» **Written exercise**:
Can you write out all of these lines again, changing every "clay pot" to "ceramic pot" and keeping everything else the same?

» **Provided records**:
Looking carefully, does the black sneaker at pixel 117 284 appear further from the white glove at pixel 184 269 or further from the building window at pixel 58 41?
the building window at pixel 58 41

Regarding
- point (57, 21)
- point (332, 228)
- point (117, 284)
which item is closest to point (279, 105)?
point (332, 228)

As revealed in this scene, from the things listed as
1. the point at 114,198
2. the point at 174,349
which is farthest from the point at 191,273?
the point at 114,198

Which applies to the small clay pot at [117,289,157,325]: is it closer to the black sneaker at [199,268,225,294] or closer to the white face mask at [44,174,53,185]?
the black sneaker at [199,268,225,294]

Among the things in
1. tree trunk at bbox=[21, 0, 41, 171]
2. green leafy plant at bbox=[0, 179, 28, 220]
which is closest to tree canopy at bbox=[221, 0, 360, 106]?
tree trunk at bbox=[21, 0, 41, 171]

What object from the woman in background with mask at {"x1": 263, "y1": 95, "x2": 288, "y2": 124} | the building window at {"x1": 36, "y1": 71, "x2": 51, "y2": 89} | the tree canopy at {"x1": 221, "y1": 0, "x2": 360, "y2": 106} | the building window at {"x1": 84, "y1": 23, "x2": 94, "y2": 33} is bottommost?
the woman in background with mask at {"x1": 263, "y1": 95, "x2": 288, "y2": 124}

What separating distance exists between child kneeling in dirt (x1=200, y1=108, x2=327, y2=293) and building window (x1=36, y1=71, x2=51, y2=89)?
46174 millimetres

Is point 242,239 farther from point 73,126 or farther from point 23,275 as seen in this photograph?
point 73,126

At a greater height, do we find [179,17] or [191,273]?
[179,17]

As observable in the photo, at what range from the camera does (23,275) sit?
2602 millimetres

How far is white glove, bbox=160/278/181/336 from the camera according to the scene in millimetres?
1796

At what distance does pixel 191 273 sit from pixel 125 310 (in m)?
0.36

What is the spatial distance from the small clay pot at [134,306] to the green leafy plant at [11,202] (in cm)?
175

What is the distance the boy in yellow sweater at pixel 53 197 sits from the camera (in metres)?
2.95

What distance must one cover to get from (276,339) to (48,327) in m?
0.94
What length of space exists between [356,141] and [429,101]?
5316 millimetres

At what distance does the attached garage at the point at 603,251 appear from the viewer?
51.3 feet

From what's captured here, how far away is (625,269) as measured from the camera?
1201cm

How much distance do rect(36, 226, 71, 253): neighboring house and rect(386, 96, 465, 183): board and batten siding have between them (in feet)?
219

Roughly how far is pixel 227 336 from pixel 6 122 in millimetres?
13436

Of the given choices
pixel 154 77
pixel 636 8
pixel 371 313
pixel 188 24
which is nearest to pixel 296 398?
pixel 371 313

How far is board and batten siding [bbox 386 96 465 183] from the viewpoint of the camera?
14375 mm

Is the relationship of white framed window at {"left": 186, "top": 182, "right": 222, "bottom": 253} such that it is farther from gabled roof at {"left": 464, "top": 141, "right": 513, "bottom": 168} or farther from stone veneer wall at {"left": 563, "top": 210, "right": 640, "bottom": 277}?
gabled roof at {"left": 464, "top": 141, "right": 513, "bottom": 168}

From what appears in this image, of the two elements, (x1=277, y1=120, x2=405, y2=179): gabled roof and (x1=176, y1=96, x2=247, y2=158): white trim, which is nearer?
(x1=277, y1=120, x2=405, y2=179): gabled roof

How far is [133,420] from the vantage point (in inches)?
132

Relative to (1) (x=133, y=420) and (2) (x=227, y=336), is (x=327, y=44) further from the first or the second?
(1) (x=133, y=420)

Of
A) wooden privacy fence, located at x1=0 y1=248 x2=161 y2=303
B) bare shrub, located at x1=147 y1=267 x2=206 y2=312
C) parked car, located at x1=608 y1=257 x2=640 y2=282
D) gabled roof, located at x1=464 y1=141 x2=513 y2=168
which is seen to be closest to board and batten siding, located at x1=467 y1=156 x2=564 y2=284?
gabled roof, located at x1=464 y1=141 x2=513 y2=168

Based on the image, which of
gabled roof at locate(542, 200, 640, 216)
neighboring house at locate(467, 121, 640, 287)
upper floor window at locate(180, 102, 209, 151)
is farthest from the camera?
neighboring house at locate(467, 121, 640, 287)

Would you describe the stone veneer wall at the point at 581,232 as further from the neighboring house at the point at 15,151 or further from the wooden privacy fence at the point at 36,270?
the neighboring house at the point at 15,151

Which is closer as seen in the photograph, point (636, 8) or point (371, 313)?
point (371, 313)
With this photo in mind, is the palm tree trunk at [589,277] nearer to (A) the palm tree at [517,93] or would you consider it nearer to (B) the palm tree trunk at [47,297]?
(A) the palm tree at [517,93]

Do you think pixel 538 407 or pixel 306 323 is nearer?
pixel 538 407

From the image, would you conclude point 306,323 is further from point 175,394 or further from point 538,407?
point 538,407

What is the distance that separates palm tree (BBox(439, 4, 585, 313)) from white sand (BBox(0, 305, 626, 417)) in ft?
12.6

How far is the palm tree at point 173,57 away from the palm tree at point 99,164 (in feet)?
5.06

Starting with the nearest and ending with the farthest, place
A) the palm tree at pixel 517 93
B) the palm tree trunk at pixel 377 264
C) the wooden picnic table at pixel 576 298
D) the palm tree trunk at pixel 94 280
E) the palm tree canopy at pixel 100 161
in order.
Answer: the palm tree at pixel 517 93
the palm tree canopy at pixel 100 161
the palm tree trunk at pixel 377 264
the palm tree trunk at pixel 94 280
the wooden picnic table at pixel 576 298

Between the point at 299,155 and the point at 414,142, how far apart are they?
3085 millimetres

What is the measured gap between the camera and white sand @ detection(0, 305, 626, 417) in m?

» **Task answer**:
Looking carefully, does the black sneaker at pixel 117 284 appear further from the white glove at pixel 184 269 or further from the building window at pixel 58 41?
the building window at pixel 58 41

Regarding
- point (57, 21)
- point (332, 228)
- point (117, 284)
which item is closest to point (279, 105)?
point (332, 228)

As revealed in this scene, from the things listed as
1. the point at 114,198
2. the point at 174,349
which is farthest from the point at 191,273?
the point at 114,198

Which applies to the small ceramic pot at [117,289,157,325]: is it closer to the black sneaker at [199,268,225,294] or closer to the white face mask at [44,174,53,185]?
the black sneaker at [199,268,225,294]

Among the things in
1. tree trunk at bbox=[21, 0, 41, 171]
2. green leafy plant at bbox=[0, 179, 28, 220]
which is closest to tree canopy at bbox=[221, 0, 360, 106]?
tree trunk at bbox=[21, 0, 41, 171]

What object from the woman in background with mask at {"x1": 263, "y1": 95, "x2": 288, "y2": 124} | the building window at {"x1": 36, "y1": 71, "x2": 51, "y2": 89} | the tree canopy at {"x1": 221, "y1": 0, "x2": 360, "y2": 106} | the building window at {"x1": 84, "y1": 23, "x2": 94, "y2": 33} is bottommost?
the woman in background with mask at {"x1": 263, "y1": 95, "x2": 288, "y2": 124}

What separating distance exists between child kneeling in dirt (x1=200, y1=108, x2=327, y2=293) and building window (x1=36, y1=71, x2=51, y2=89)?
46174 millimetres

Is point 242,239 farther from point 73,126 or farther from point 23,275 as seen in this photograph?
point 73,126

At a greater height, do we find [179,17] or [191,273]?
[179,17]

As observable in the photo, at what range from the camera does (23,275) sit?
2602 millimetres

How far is white glove, bbox=160/278/181/336 from the camera according to the scene in millimetres?
1796

At what distance does pixel 191 273 sit from pixel 125 310 (in m)?
0.36

What is the spatial distance from the small ceramic pot at [134,306] to the green leafy plant at [11,202] (in cm)?
175

What is the distance the boy in yellow sweater at pixel 53 197 sits from the camera (in metres)?
2.95

What distance must one cover to get from (276,339) to (48,327) in m?
0.94
What length of space exists between [356,141] and [429,101]?
5316 millimetres

At what distance does the attached garage at the point at 603,251 appear from the viewer?
51.3 feet

From what's captured here, how far away is (625,269) as measured from the camera?
1201cm

How much distance do rect(36, 226, 71, 253): neighboring house and rect(386, 96, 465, 183): board and batten siding have between them (in feet)?
219

Roughly how far is pixel 227 336 from pixel 6 122 in millimetres?
13436

Of the given choices
pixel 154 77
pixel 636 8
pixel 371 313
pixel 188 24
which is nearest to pixel 296 398?
pixel 371 313

How far is board and batten siding [bbox 386 96 465 183] from the viewpoint of the camera?
14375 mm

Is the relationship of white framed window at {"left": 186, "top": 182, "right": 222, "bottom": 253} such that it is farther from gabled roof at {"left": 464, "top": 141, "right": 513, "bottom": 168} or farther from stone veneer wall at {"left": 563, "top": 210, "right": 640, "bottom": 277}?
gabled roof at {"left": 464, "top": 141, "right": 513, "bottom": 168}

From what appears in this image, of the two elements, (x1=277, y1=120, x2=405, y2=179): gabled roof and (x1=176, y1=96, x2=247, y2=158): white trim, which is nearer?
(x1=277, y1=120, x2=405, y2=179): gabled roof

How far is [133,420] from the vantage point (in inches)?
132

Relative to (1) (x=133, y=420) and (2) (x=227, y=336), is (x=327, y=44) further from the first or the second?
(1) (x=133, y=420)

Of
A) wooden privacy fence, located at x1=0 y1=248 x2=161 y2=303
B) bare shrub, located at x1=147 y1=267 x2=206 y2=312
C) parked car, located at x1=608 y1=257 x2=640 y2=282
D) gabled roof, located at x1=464 y1=141 x2=513 y2=168
which is seen to be closest to board and batten siding, located at x1=467 y1=156 x2=564 y2=284?
gabled roof, located at x1=464 y1=141 x2=513 y2=168

Based on the image, which of
gabled roof at locate(542, 200, 640, 216)
neighboring house at locate(467, 121, 640, 287)
upper floor window at locate(180, 102, 209, 151)
is farthest from the camera?
neighboring house at locate(467, 121, 640, 287)

Would you describe the stone veneer wall at the point at 581,232 as further from the neighboring house at the point at 15,151 or further from the wooden privacy fence at the point at 36,270?
the neighboring house at the point at 15,151

Which is closer as seen in the photograph, point (636, 8) or point (371, 313)?
point (371, 313)
With this photo in mind, is the palm tree trunk at [589,277] nearer to (A) the palm tree at [517,93] or would you consider it nearer to (B) the palm tree trunk at [47,297]?
(A) the palm tree at [517,93]

Do you think pixel 538 407 or pixel 306 323 is nearer?
pixel 538 407

From the image, would you conclude point 306,323 is further from point 175,394 or further from point 538,407?
point 538,407

What is the distance that separates palm tree (BBox(439, 4, 585, 313)) from white sand (BBox(0, 305, 626, 417)) in ft?
12.6

How far is the palm tree at point 173,57 away from the palm tree at point 99,164 (in feet)?
5.06

Starting with the nearest and ending with the farthest, place
A) the palm tree at pixel 517 93
B) the palm tree trunk at pixel 377 264
C) the wooden picnic table at pixel 576 298
D) the palm tree trunk at pixel 94 280
E) the palm tree canopy at pixel 100 161
in order.
Answer: the palm tree at pixel 517 93
the palm tree canopy at pixel 100 161
the palm tree trunk at pixel 377 264
the palm tree trunk at pixel 94 280
the wooden picnic table at pixel 576 298

Between the point at 299,155 and the point at 414,142, how far apart are they?
3085 millimetres

What is the measured gap between the camera and white sand @ detection(0, 305, 626, 417) in m?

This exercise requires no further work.